Ethics course roll-out questioned

Tuesday, 23 November 2010 16:06

The State Government- endorsed Ethics classes to be introduced into schools next year were discriminatory, did not complement existing SRE classes and represented a narrow stream of philosophy, the youth arm of the Presbyterian Church of Australia in NSW said yesterday.

 

Presbyterian Youth (PY) General Manager, Murray Norman, said he was appalled at today’s announcement by the  Premier, Kristina Keneally, and the Minister for Education and Training, Verity Firth, that the  NSW Government had endorsed the ethics course and it would be rolled out in 2011.

 

“Apparently schools will be given the option to initially offer Ethics to Years 5 and 6 and progressively roll it out to Years K-6,” Mr Norman said, “but PY maintains that being taught ethics is the right of every student in NSW schools, not a select few. As it stands the St James Ethics Centre proposal is discriminatory and excludes people of faith.”

 

Mr Norman said the ethics course represented only a narrow stream of philosophy and was not widely representative of modern philosophical ethics.  “The writer of the report of the ethics trial, Sue Knight, reported that even principals were concerned that there were ‘no right and wrong answers’. 

 

"The Ethics course is not a complement to SRE because it is premised on the view that there is no higher authority.  The highest authority is the democratic decision of students in the classroom.  No wonder than that even the report writer discovered that school principals said it was without a moral compass.”

Mr Norman said the Ethics course had no connection with a faith story with primary school students expected to make complex decisions about issues without a history that revealed decision making, a guiding story that embodied the practical consequences of a faith. The foundations of the ethics course are opposed to people of faith because the philosophic model begins with the idea children know right from wrong.  All the educational psychologists acknowledge that children grow in understanding.”

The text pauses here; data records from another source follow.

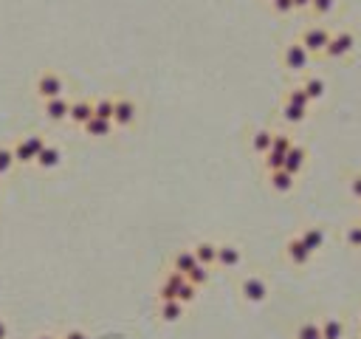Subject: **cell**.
I'll list each match as a JSON object with an SVG mask.
<instances>
[{
	"instance_id": "1",
	"label": "cell",
	"mask_w": 361,
	"mask_h": 339,
	"mask_svg": "<svg viewBox=\"0 0 361 339\" xmlns=\"http://www.w3.org/2000/svg\"><path fill=\"white\" fill-rule=\"evenodd\" d=\"M45 147V139L40 133H32L26 139H20L14 147H12V155H14V164H34L37 155L42 153Z\"/></svg>"
},
{
	"instance_id": "2",
	"label": "cell",
	"mask_w": 361,
	"mask_h": 339,
	"mask_svg": "<svg viewBox=\"0 0 361 339\" xmlns=\"http://www.w3.org/2000/svg\"><path fill=\"white\" fill-rule=\"evenodd\" d=\"M308 65H310V54L302 49L299 40L288 42L285 49H282V68H285L288 74H305Z\"/></svg>"
},
{
	"instance_id": "3",
	"label": "cell",
	"mask_w": 361,
	"mask_h": 339,
	"mask_svg": "<svg viewBox=\"0 0 361 339\" xmlns=\"http://www.w3.org/2000/svg\"><path fill=\"white\" fill-rule=\"evenodd\" d=\"M330 29L327 26H308L302 34H299V42H302V49L314 57V54H325L327 49V42H330Z\"/></svg>"
},
{
	"instance_id": "4",
	"label": "cell",
	"mask_w": 361,
	"mask_h": 339,
	"mask_svg": "<svg viewBox=\"0 0 361 339\" xmlns=\"http://www.w3.org/2000/svg\"><path fill=\"white\" fill-rule=\"evenodd\" d=\"M356 51V34L347 32V29H339V32H333L330 34V42H327V49H325V57L330 60H345Z\"/></svg>"
},
{
	"instance_id": "5",
	"label": "cell",
	"mask_w": 361,
	"mask_h": 339,
	"mask_svg": "<svg viewBox=\"0 0 361 339\" xmlns=\"http://www.w3.org/2000/svg\"><path fill=\"white\" fill-rule=\"evenodd\" d=\"M240 297H243L246 303H251V305L266 303V297H269V283L262 280L260 275H249V277L240 280Z\"/></svg>"
},
{
	"instance_id": "6",
	"label": "cell",
	"mask_w": 361,
	"mask_h": 339,
	"mask_svg": "<svg viewBox=\"0 0 361 339\" xmlns=\"http://www.w3.org/2000/svg\"><path fill=\"white\" fill-rule=\"evenodd\" d=\"M34 90H37V97H40L42 102L57 99V97H65V79H62L57 71H45V74H40Z\"/></svg>"
},
{
	"instance_id": "7",
	"label": "cell",
	"mask_w": 361,
	"mask_h": 339,
	"mask_svg": "<svg viewBox=\"0 0 361 339\" xmlns=\"http://www.w3.org/2000/svg\"><path fill=\"white\" fill-rule=\"evenodd\" d=\"M136 116H138V105L127 97H119L113 99V127H130L136 125Z\"/></svg>"
},
{
	"instance_id": "8",
	"label": "cell",
	"mask_w": 361,
	"mask_h": 339,
	"mask_svg": "<svg viewBox=\"0 0 361 339\" xmlns=\"http://www.w3.org/2000/svg\"><path fill=\"white\" fill-rule=\"evenodd\" d=\"M305 164H308V150L302 147V145H294L291 150L285 153V162H282V170L285 173H291L294 178L305 170Z\"/></svg>"
},
{
	"instance_id": "9",
	"label": "cell",
	"mask_w": 361,
	"mask_h": 339,
	"mask_svg": "<svg viewBox=\"0 0 361 339\" xmlns=\"http://www.w3.org/2000/svg\"><path fill=\"white\" fill-rule=\"evenodd\" d=\"M285 258H288V263H294V266H308L314 255H310L308 249H305V243L294 235V238L285 240Z\"/></svg>"
},
{
	"instance_id": "10",
	"label": "cell",
	"mask_w": 361,
	"mask_h": 339,
	"mask_svg": "<svg viewBox=\"0 0 361 339\" xmlns=\"http://www.w3.org/2000/svg\"><path fill=\"white\" fill-rule=\"evenodd\" d=\"M243 263V252H240L237 243H218V263L221 268H237Z\"/></svg>"
},
{
	"instance_id": "11",
	"label": "cell",
	"mask_w": 361,
	"mask_h": 339,
	"mask_svg": "<svg viewBox=\"0 0 361 339\" xmlns=\"http://www.w3.org/2000/svg\"><path fill=\"white\" fill-rule=\"evenodd\" d=\"M297 238L305 243V249H308L310 255H316L319 249L325 246V240H327V235H325V229H322V226H305V229H302Z\"/></svg>"
},
{
	"instance_id": "12",
	"label": "cell",
	"mask_w": 361,
	"mask_h": 339,
	"mask_svg": "<svg viewBox=\"0 0 361 339\" xmlns=\"http://www.w3.org/2000/svg\"><path fill=\"white\" fill-rule=\"evenodd\" d=\"M68 110H71V99H65V97L42 102V113H45L48 122H65L68 119Z\"/></svg>"
},
{
	"instance_id": "13",
	"label": "cell",
	"mask_w": 361,
	"mask_h": 339,
	"mask_svg": "<svg viewBox=\"0 0 361 339\" xmlns=\"http://www.w3.org/2000/svg\"><path fill=\"white\" fill-rule=\"evenodd\" d=\"M192 255H195V260L206 268H212L214 263H218V243L212 240H198L195 246H192Z\"/></svg>"
},
{
	"instance_id": "14",
	"label": "cell",
	"mask_w": 361,
	"mask_h": 339,
	"mask_svg": "<svg viewBox=\"0 0 361 339\" xmlns=\"http://www.w3.org/2000/svg\"><path fill=\"white\" fill-rule=\"evenodd\" d=\"M88 119H93V102L90 99H74V102H71L68 122H74V125L82 127Z\"/></svg>"
},
{
	"instance_id": "15",
	"label": "cell",
	"mask_w": 361,
	"mask_h": 339,
	"mask_svg": "<svg viewBox=\"0 0 361 339\" xmlns=\"http://www.w3.org/2000/svg\"><path fill=\"white\" fill-rule=\"evenodd\" d=\"M269 184H271L274 192L288 195V192L297 187V178H294L291 173H285V170H274V173H269Z\"/></svg>"
},
{
	"instance_id": "16",
	"label": "cell",
	"mask_w": 361,
	"mask_h": 339,
	"mask_svg": "<svg viewBox=\"0 0 361 339\" xmlns=\"http://www.w3.org/2000/svg\"><path fill=\"white\" fill-rule=\"evenodd\" d=\"M60 162H62V150L57 145H45L34 164L42 167V170H54V167H60Z\"/></svg>"
},
{
	"instance_id": "17",
	"label": "cell",
	"mask_w": 361,
	"mask_h": 339,
	"mask_svg": "<svg viewBox=\"0 0 361 339\" xmlns=\"http://www.w3.org/2000/svg\"><path fill=\"white\" fill-rule=\"evenodd\" d=\"M299 88L308 94L310 102H319V99H325V94H327V85H325L322 77H305V82H302Z\"/></svg>"
},
{
	"instance_id": "18",
	"label": "cell",
	"mask_w": 361,
	"mask_h": 339,
	"mask_svg": "<svg viewBox=\"0 0 361 339\" xmlns=\"http://www.w3.org/2000/svg\"><path fill=\"white\" fill-rule=\"evenodd\" d=\"M184 311H186V305H184V303H178V300L158 303V316H161L164 323H178L181 316H184Z\"/></svg>"
},
{
	"instance_id": "19",
	"label": "cell",
	"mask_w": 361,
	"mask_h": 339,
	"mask_svg": "<svg viewBox=\"0 0 361 339\" xmlns=\"http://www.w3.org/2000/svg\"><path fill=\"white\" fill-rule=\"evenodd\" d=\"M271 139H274V130H269V127L254 130V133H251V150H254L257 155H266V153L271 150Z\"/></svg>"
},
{
	"instance_id": "20",
	"label": "cell",
	"mask_w": 361,
	"mask_h": 339,
	"mask_svg": "<svg viewBox=\"0 0 361 339\" xmlns=\"http://www.w3.org/2000/svg\"><path fill=\"white\" fill-rule=\"evenodd\" d=\"M319 334H322V339H345V323L339 316H327L319 325Z\"/></svg>"
},
{
	"instance_id": "21",
	"label": "cell",
	"mask_w": 361,
	"mask_h": 339,
	"mask_svg": "<svg viewBox=\"0 0 361 339\" xmlns=\"http://www.w3.org/2000/svg\"><path fill=\"white\" fill-rule=\"evenodd\" d=\"M82 130L88 133V136H93V139H105V136H110L113 133V122H108V119H88L85 125H82Z\"/></svg>"
},
{
	"instance_id": "22",
	"label": "cell",
	"mask_w": 361,
	"mask_h": 339,
	"mask_svg": "<svg viewBox=\"0 0 361 339\" xmlns=\"http://www.w3.org/2000/svg\"><path fill=\"white\" fill-rule=\"evenodd\" d=\"M195 266H198V260H195V255H192V249H181V252L173 258V268H175V271H181L184 277H186Z\"/></svg>"
},
{
	"instance_id": "23",
	"label": "cell",
	"mask_w": 361,
	"mask_h": 339,
	"mask_svg": "<svg viewBox=\"0 0 361 339\" xmlns=\"http://www.w3.org/2000/svg\"><path fill=\"white\" fill-rule=\"evenodd\" d=\"M279 113H282V122H288V125H302L308 119V110H302L297 105H288V102H282Z\"/></svg>"
},
{
	"instance_id": "24",
	"label": "cell",
	"mask_w": 361,
	"mask_h": 339,
	"mask_svg": "<svg viewBox=\"0 0 361 339\" xmlns=\"http://www.w3.org/2000/svg\"><path fill=\"white\" fill-rule=\"evenodd\" d=\"M336 6H339V0H310L308 12L314 17H330L336 12Z\"/></svg>"
},
{
	"instance_id": "25",
	"label": "cell",
	"mask_w": 361,
	"mask_h": 339,
	"mask_svg": "<svg viewBox=\"0 0 361 339\" xmlns=\"http://www.w3.org/2000/svg\"><path fill=\"white\" fill-rule=\"evenodd\" d=\"M294 147V139L288 136L285 130H274V139H271V153H279V155H285L288 150Z\"/></svg>"
},
{
	"instance_id": "26",
	"label": "cell",
	"mask_w": 361,
	"mask_h": 339,
	"mask_svg": "<svg viewBox=\"0 0 361 339\" xmlns=\"http://www.w3.org/2000/svg\"><path fill=\"white\" fill-rule=\"evenodd\" d=\"M285 102H288V105H297V108H302V110L310 108V99H308V94H305L299 85H294L291 90H288V94H285Z\"/></svg>"
},
{
	"instance_id": "27",
	"label": "cell",
	"mask_w": 361,
	"mask_h": 339,
	"mask_svg": "<svg viewBox=\"0 0 361 339\" xmlns=\"http://www.w3.org/2000/svg\"><path fill=\"white\" fill-rule=\"evenodd\" d=\"M93 116H96V119H108V122H113V99H108V97L96 99V102H93Z\"/></svg>"
},
{
	"instance_id": "28",
	"label": "cell",
	"mask_w": 361,
	"mask_h": 339,
	"mask_svg": "<svg viewBox=\"0 0 361 339\" xmlns=\"http://www.w3.org/2000/svg\"><path fill=\"white\" fill-rule=\"evenodd\" d=\"M186 283H192V286H195V288L206 286V283H209V268L198 263V266H195V268H192L189 275H186Z\"/></svg>"
},
{
	"instance_id": "29",
	"label": "cell",
	"mask_w": 361,
	"mask_h": 339,
	"mask_svg": "<svg viewBox=\"0 0 361 339\" xmlns=\"http://www.w3.org/2000/svg\"><path fill=\"white\" fill-rule=\"evenodd\" d=\"M345 243L350 249H361V221H353L345 229Z\"/></svg>"
},
{
	"instance_id": "30",
	"label": "cell",
	"mask_w": 361,
	"mask_h": 339,
	"mask_svg": "<svg viewBox=\"0 0 361 339\" xmlns=\"http://www.w3.org/2000/svg\"><path fill=\"white\" fill-rule=\"evenodd\" d=\"M294 339H322V334H319V323H314V320L302 323V325L297 328V336H294Z\"/></svg>"
},
{
	"instance_id": "31",
	"label": "cell",
	"mask_w": 361,
	"mask_h": 339,
	"mask_svg": "<svg viewBox=\"0 0 361 339\" xmlns=\"http://www.w3.org/2000/svg\"><path fill=\"white\" fill-rule=\"evenodd\" d=\"M195 297H198V288L195 286H192V283H181V288L175 291V300L178 303H184V305H189V303H195Z\"/></svg>"
},
{
	"instance_id": "32",
	"label": "cell",
	"mask_w": 361,
	"mask_h": 339,
	"mask_svg": "<svg viewBox=\"0 0 361 339\" xmlns=\"http://www.w3.org/2000/svg\"><path fill=\"white\" fill-rule=\"evenodd\" d=\"M271 3V12L277 14V17H288V14H294L297 9H294V0H269Z\"/></svg>"
},
{
	"instance_id": "33",
	"label": "cell",
	"mask_w": 361,
	"mask_h": 339,
	"mask_svg": "<svg viewBox=\"0 0 361 339\" xmlns=\"http://www.w3.org/2000/svg\"><path fill=\"white\" fill-rule=\"evenodd\" d=\"M14 167V155H12V147H0V175L12 173Z\"/></svg>"
},
{
	"instance_id": "34",
	"label": "cell",
	"mask_w": 361,
	"mask_h": 339,
	"mask_svg": "<svg viewBox=\"0 0 361 339\" xmlns=\"http://www.w3.org/2000/svg\"><path fill=\"white\" fill-rule=\"evenodd\" d=\"M350 195L356 201H361V173H353L350 175Z\"/></svg>"
},
{
	"instance_id": "35",
	"label": "cell",
	"mask_w": 361,
	"mask_h": 339,
	"mask_svg": "<svg viewBox=\"0 0 361 339\" xmlns=\"http://www.w3.org/2000/svg\"><path fill=\"white\" fill-rule=\"evenodd\" d=\"M60 339H88V334H85V331H79V328H71V331H65Z\"/></svg>"
},
{
	"instance_id": "36",
	"label": "cell",
	"mask_w": 361,
	"mask_h": 339,
	"mask_svg": "<svg viewBox=\"0 0 361 339\" xmlns=\"http://www.w3.org/2000/svg\"><path fill=\"white\" fill-rule=\"evenodd\" d=\"M0 339H9V325L0 320Z\"/></svg>"
},
{
	"instance_id": "37",
	"label": "cell",
	"mask_w": 361,
	"mask_h": 339,
	"mask_svg": "<svg viewBox=\"0 0 361 339\" xmlns=\"http://www.w3.org/2000/svg\"><path fill=\"white\" fill-rule=\"evenodd\" d=\"M310 0H294V9H308Z\"/></svg>"
},
{
	"instance_id": "38",
	"label": "cell",
	"mask_w": 361,
	"mask_h": 339,
	"mask_svg": "<svg viewBox=\"0 0 361 339\" xmlns=\"http://www.w3.org/2000/svg\"><path fill=\"white\" fill-rule=\"evenodd\" d=\"M37 339H60V336H51V334H40Z\"/></svg>"
},
{
	"instance_id": "39",
	"label": "cell",
	"mask_w": 361,
	"mask_h": 339,
	"mask_svg": "<svg viewBox=\"0 0 361 339\" xmlns=\"http://www.w3.org/2000/svg\"><path fill=\"white\" fill-rule=\"evenodd\" d=\"M0 195H3V190H0Z\"/></svg>"
}]
</instances>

The Presbyterian Church in NSW is calling on the government to meet with SRE providers to discuss the roll out of the ethics course so the fiasco of this year was not repeated. “The Presbyterian church also calls on the government to make sure that it does not financially support the St James Ethics Centre either directly or indirectly,” Mr Norman said. The Presbyterian Church has trained and provided volunteers to teach SRE without cost for more than 100 years.”